In the Gospel, Jesus sends his neophyte apostles on a sort of pilot project. They are sent, not to all nations, as they will be challenged to do at the end of Matthew’s Gospel, but to their fellow Jews. They were to heal and do good works. In the next section of this Gospel, they return astonished at what God had accomplished through them in their “practice sessions.”
As post-Pentecost Christians, we are called to be nothing less than radical in letting God use us to transform our divided, weary world. We must sow justice in our homes, among our friends, in our communities, nation and world. It means responding to refugees in crisis, showing compassion for the ill, fighting for people’s right to food and water, shelter, healthcare, education, security, clean environment, a living wage and respect. This is God’s justice. We are God’s instruments in making it happen.
Each of us, in our intimate relationship with God, cultivated by prayer and study, must find our own place to do God’s work. It might be as simple as daily checking on an elderly, isolated neighbor or maybe leading a protest against racial discrimination. We might find our place teaching children or working without fee as an attorney for an poor defendant. People need homes and refugees need security, does God call us to this work?
Whatever the task, it is sacred.

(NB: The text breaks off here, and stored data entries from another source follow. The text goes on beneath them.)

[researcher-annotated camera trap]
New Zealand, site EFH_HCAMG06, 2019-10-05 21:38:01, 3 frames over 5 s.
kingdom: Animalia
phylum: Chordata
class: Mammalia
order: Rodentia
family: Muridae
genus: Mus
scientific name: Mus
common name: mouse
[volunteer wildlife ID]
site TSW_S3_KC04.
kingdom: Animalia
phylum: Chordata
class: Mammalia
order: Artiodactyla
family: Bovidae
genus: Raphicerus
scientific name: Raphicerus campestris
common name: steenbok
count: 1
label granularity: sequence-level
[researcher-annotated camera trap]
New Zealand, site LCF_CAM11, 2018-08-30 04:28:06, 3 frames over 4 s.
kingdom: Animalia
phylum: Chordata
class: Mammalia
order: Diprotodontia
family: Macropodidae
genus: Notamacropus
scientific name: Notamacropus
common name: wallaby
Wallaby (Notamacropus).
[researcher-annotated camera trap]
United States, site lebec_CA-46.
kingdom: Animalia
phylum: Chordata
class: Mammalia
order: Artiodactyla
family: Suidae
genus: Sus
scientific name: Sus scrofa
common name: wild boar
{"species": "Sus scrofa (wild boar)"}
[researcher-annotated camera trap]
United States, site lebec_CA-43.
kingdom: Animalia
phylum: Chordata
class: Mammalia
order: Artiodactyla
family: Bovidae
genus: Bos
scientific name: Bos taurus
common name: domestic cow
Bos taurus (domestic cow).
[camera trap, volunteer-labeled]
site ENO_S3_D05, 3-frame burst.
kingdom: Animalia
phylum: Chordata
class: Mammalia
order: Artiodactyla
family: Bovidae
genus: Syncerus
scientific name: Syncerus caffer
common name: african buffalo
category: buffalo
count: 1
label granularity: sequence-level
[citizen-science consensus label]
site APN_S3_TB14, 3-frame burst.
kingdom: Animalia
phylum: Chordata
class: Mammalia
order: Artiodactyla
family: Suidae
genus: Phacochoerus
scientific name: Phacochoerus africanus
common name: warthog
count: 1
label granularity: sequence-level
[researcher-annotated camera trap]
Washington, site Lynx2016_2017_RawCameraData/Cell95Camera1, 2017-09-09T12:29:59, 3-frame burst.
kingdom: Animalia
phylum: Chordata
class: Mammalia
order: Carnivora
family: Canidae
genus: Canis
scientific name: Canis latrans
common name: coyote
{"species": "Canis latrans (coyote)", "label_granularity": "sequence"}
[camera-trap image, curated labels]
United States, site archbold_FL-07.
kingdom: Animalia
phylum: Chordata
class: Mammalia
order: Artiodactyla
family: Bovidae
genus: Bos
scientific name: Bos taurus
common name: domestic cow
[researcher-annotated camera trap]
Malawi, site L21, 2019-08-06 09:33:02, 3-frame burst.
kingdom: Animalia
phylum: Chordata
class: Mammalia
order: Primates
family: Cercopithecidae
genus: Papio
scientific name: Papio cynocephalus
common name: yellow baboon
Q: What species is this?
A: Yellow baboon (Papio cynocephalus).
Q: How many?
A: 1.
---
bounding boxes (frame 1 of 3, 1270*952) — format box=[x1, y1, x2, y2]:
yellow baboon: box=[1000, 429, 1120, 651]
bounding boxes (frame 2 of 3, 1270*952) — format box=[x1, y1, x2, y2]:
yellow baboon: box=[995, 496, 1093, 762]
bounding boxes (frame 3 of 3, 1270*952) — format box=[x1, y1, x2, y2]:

Experiencing God’s presence in our daily tasks give us a feeling of wholeness, a sense of why we are here, now. Doing the work also requires we let go of any sense we have to “fix” problems, which are many. We don’t fix anything, because we are not God. In humility we do what we know are called to do today and let God be God. God does the fixing, not us. This abandonment to God’s way gives us peace, even as the cable channel screams out another dark, sensational news report.
Jim Wayne is a board member of the Passionist Solidarity Network (PSN) and the author of The Unfinished Man. He lives in Louisville, Kentucky.